While this analysis and conclusion (when read in in conjunction with the terms of the applicable DOCA) had the practical effect of allowing Kirkalocka to continue in business and to mine free of the royalty that previously attached to it, Jackson J said (at [116]) that this was a question to be resolved by appropriate drafting of the DOCA (ie to preserve the royalty holder's claim to royalties) or, if necessary, by an application by the royalty holder to have the DOCA terminated pursuant to section 446D of the Act, for example, on the grounds that the DOCA was oppressive, unfairly prejudicial or unfairly discriminatory against one or more creditors.
In the Kirkalocka Case, the royalty holder (SCL) also sought to argue that it had a proprietary interest in the relevant mining lease, relying in particular on a clause in the DOCA (clause 8.5) which provided that the parties had agreed that Kirkalocka's rights and obligations under the royalty deed, including the obligation to pay the royalty, were intended to run with the ownership of the mining lease.
Like most mining royalties, the royalty in the Kirkalocka Case was calculated by reference to the production of a mineral. No other routes to a proprietary interest, such as a royalty agreement that creates a profit à prendre2 or a rentcharge3, were applicable. In those circumstances, Jackson J held that no proprietary interest in the mining lease existed and that principles of privity of contract meant that clause 8.5 was ineffective at creating a covenant that ran with the mining lease ([173]).
As SCL's entitlement to receive the royalty payments was extinguished by the DOCA, it necessarily followed that the consent caveat, which had been lodged by SCL to protect rights which were released and extinguished by the DOCA, was (in effect) ordered to be removed ([200]).
It is important to note, however, that mining royalties will not automatically be released or extinguished by a DOCA. Rather, a company will only be released from a debt by a DOCA to the extent that the DOCA provides for the release and the creditor is bound by the DOCA.
This is illustrated by the Franco-Nevada Case, where Justice Hill concurred that a mining royalty was a contingent claim which is provable (and capable of being extinguished) by a DOCA (ie applying the same analysis outlined above). In this case, Justice Hill concluded that the precise terms of the DOCA did not extinguish the royalty.
Therefore, unlike the Kirkalocka Case (where the private mining royalty was extinguished), the private mining royalty continued to be due and payable to Franco-Nevada in relation to current mining on the royalty area.
The two cases demonstrate the importance of ensuring that appropriate security or credit arrangements are in place to support contingent consideration structures which are calculated (or payable) over an extended period of time, and are therefore susceptible to an insolvency event occurring before the event / milestone triggering the payment occurs.
Whilst the two cases discussed relate to mining royalties, similar principles are relevant to other deferred consideration structures which operate on an unsecured contractual basis.
For practitioners of distressed M&A, the differing outcomes in the two cases demonstrates the importance (and power) of the precise language in the DOCA instrument to deliver unencumbered ownership of an asset via a voluntary administration process.

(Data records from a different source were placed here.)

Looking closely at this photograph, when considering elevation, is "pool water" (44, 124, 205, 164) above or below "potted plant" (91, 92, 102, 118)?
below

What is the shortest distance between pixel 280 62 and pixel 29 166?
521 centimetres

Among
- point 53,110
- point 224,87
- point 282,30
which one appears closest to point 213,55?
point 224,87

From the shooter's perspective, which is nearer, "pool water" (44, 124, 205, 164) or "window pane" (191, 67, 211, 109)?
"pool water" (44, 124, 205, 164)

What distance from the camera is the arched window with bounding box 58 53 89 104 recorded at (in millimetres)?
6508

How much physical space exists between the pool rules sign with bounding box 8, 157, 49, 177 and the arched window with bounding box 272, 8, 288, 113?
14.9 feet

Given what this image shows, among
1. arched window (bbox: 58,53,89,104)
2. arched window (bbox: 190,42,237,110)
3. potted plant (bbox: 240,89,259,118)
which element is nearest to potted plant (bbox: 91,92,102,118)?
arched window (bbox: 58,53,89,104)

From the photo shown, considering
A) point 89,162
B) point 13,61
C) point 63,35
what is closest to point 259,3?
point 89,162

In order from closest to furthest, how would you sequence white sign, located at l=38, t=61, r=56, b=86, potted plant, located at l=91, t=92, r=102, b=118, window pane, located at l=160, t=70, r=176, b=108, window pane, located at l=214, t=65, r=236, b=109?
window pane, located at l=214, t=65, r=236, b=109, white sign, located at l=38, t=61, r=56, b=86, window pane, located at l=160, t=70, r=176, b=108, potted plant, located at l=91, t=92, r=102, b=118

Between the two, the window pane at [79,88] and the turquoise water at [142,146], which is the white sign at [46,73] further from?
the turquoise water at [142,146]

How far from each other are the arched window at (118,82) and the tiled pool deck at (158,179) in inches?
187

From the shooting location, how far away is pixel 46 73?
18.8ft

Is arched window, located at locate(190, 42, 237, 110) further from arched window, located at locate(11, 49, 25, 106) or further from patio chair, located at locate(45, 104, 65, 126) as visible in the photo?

As at the date of this article, an appeal to the Kirkalocka was being decided in the Full Federal Court and an appeal is pending for the Franco-Nevada Case.
The contents of this publication are for reference purposes only and may not be current as at the date of accessing this publication. They do not constitute legal advice and should not be relied upon as such. Specific legal advice about your specific circumstances should always be sought separately before taking any action based on this publication.